La analogía se representa cuando describen al dodo evolutiva e irremediablemente ubicado en lo vulnerable por ser quien era: un obeso y redondo animal en el tránsito de su especie condenada a perder sus alas atrofiadas, dicen, incapaces ya de elevarle y menos aún de suspender en el aire sus veintitantos kilos de carne de palomo bobalicón. Probablemente alguien razonó que, después de todo, en un mundo hostil hecho a medida de la fortaleza y desaprensión de los brutos, su extinción estaba predeterminada y contenida en su déficit, su incapacidad volátil… De este modo, además de su extinción, recibió de regalo el estigma de la fragilidad, un marchamo de vulnerabilidad y fatalismo en un mundo que sopesa a sus moradores en escalas de capacidad, talla y rendimiento para la vida entendida como una guerrilla.

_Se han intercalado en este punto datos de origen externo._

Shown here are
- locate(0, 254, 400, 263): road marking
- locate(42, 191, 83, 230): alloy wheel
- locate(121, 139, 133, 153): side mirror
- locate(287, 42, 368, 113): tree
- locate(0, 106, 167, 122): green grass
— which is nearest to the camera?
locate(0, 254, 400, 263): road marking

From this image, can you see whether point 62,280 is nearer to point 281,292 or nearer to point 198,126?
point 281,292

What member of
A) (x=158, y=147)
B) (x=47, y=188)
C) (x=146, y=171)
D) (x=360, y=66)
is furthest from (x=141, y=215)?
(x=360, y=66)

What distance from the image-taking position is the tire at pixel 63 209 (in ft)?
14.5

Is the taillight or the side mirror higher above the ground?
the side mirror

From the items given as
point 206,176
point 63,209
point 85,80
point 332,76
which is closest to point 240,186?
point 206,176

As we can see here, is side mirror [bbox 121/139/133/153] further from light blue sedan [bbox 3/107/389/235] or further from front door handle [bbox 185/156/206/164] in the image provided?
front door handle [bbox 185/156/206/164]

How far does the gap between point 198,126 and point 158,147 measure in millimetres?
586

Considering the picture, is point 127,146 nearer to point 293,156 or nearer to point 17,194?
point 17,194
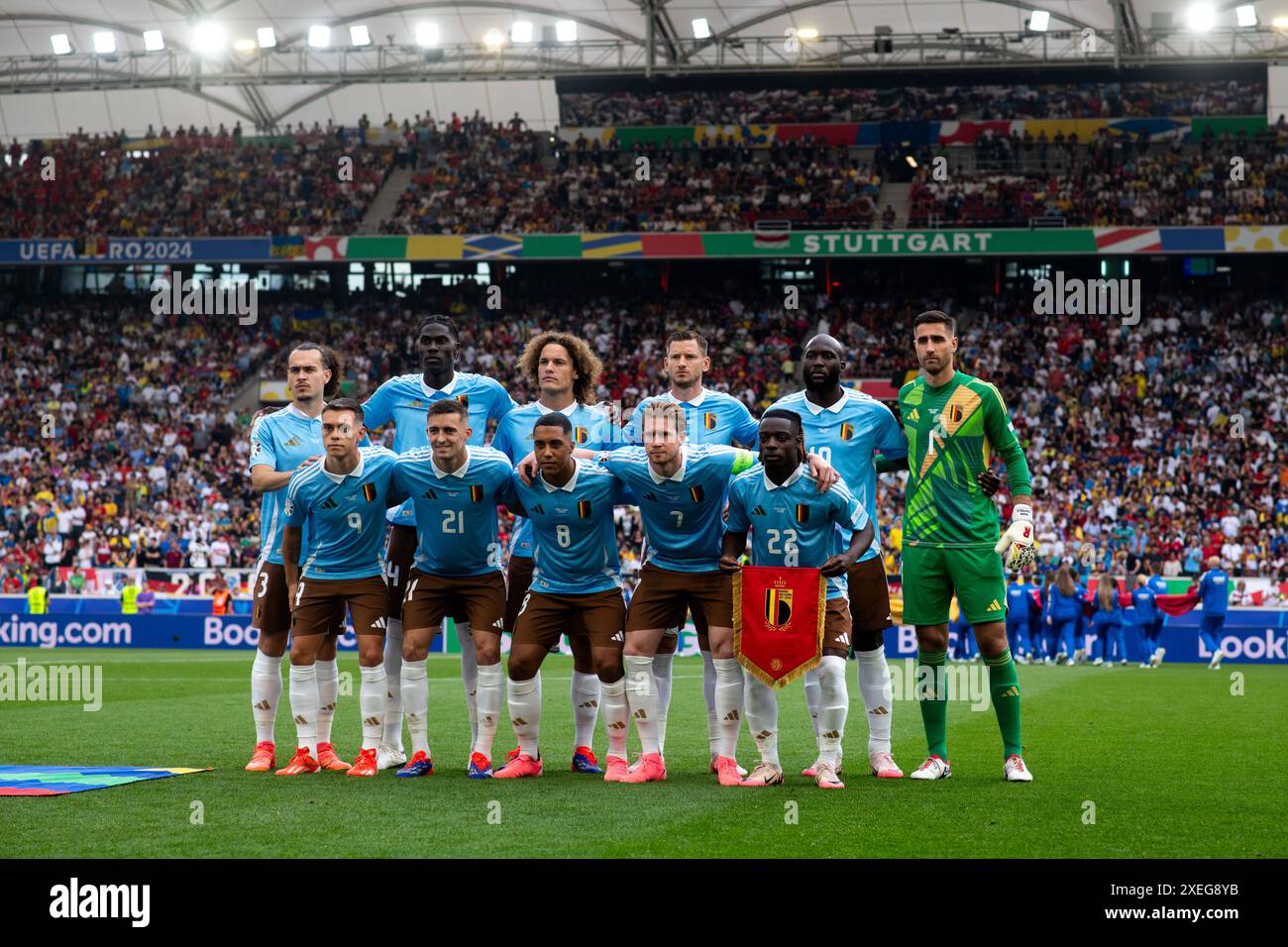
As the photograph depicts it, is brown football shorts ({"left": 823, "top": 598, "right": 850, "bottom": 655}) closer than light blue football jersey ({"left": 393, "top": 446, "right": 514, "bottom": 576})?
Yes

Y es así de fácil que mezclando todo, las etiquetas de frágil y vulnerable se enreden como cerezas con la de  “posible prescindible”. Para el pájaro Dodo, un desaventajado más, fue la resulta de quedar cautivo del tiempo descontado por otros y que colapsó para él en el matadero de isla Mauricio, donde vino a engrosar el triste bestiario mítico de un desastre ecológico, esos fracasos humanos que la historia exhibe como la basura arrojada al mar cuando retorna devuelta por la marea.

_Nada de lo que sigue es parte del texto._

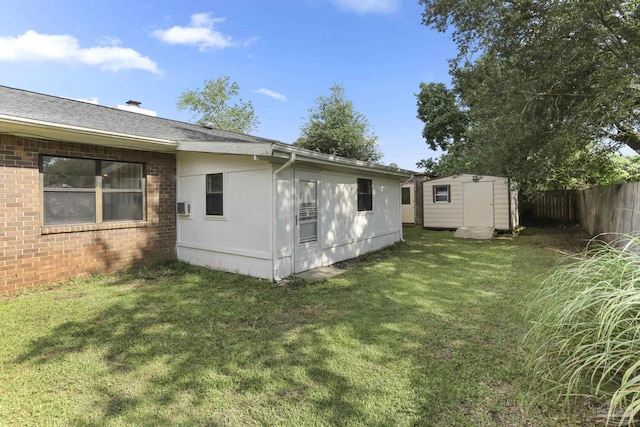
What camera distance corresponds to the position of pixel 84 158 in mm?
5891

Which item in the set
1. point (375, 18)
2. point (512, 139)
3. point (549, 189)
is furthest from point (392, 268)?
point (549, 189)

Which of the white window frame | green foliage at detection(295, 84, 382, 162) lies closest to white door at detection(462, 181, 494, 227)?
the white window frame

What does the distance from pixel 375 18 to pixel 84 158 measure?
425 inches

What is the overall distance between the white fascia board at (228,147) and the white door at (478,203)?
10.6 metres

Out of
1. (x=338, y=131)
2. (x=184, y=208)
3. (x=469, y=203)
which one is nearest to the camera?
(x=184, y=208)

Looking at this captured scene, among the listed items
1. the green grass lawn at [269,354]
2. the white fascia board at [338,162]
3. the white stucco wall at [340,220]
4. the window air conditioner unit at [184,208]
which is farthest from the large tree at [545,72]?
the window air conditioner unit at [184,208]

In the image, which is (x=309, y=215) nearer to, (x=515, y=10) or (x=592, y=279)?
(x=592, y=279)

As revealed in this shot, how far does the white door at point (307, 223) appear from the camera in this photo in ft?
21.0

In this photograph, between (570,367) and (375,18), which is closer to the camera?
(570,367)

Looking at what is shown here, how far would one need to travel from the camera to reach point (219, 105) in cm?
2955

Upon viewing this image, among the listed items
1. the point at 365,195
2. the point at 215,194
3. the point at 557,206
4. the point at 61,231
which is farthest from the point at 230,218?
the point at 557,206

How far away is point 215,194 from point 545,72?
288 inches

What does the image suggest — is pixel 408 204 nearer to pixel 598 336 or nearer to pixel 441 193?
pixel 441 193

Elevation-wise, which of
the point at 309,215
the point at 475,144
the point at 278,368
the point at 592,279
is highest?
the point at 475,144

La selección de las especies le llegó al dodo a través del bastonazo que le rompió el cráneo o con el balazo que abrió el paso en su carne a su último aliento, desinflándolo. La selección de las especies tenía para él acento portugués o neerlandés y desde luego no era el giro del mecanismo que compondría una variante fenotípica. Un renglón inacabado de un cuento de algún dios, o Darwin, manoteados ambos por los prosaicos adalides del capitalismo nórdico europeo tras arrebatar a uno la tinta y al otro la pluma y reescribiendo para él a tiros o palos el texto de la diversidad. De estos brutos quizás proviene la reflexión de que toda evolución no es sino un camino hacía la prevalencia de la “capacidad”, idea que anudan seguidamente con la de la de “perfección”. No entienden la vida como un estadio en cada minuto, a valorarla como tal en su conjugación del presente. Fuera de su idea de la norma, la variación es deficiencia y debe ser corregida y en tanto no se alcance esa perfección incierta no es tan grave quedar a cráneo descubierto, estar en riesgo de acabar con la cabeza rota, asado y trinchado. Y lo peor: haberlo visto venir.

En el origen y evolución de nuestra categoría, la de la diversidad funcional, también vimos alzados muchas veces los bastones de la selección sobre nuestras cabezas. Y según los tiempos, pasaron de la sombra de la amenaza a caer con furia sobre nuestros cráneos. No habiendo convivido anteriormente con el hombre, el dodo carecía del temor instintivo protector que quizás le habría librado de alguna carnicería y quién sabe si hasta de la aniquilación. Contrariamente, las personas con diversidad funcional, también tatuadas con todas las representaciones imaginables de la vulnerabilidad y la fragilidad, a modo de subespecie, habiendo vivido próximas a la mayoría aventajada, hemos desarrollado ese desasosiego, sí, pero también la incapacidad de reaccionar ante él, de ponernos en guardia y fuga evitando el confinamiento, el maltrato, la humillación, la muerte… El equivalente al bastonazo es ahora quedar a la intemperie, invisibles en la plaza comunitaria por la que transitan todos, atrapados en nuestra impasibilidad y en el fantasioso imaginario social en el que nos sitúan, impávidos como el pájaro de isla Mauricio momentos antes de procesar el miedo y recibir el trancazo fatal. Es la quietud de la indefensión social bien aprendida, inoculada en nuestro torrente sanguíneo, la inmovilidad del necio razonamiento según el cual si aún no hemos recibido el golpe de gracia, debemos aguardar para averiguar si está por llegar y cómo.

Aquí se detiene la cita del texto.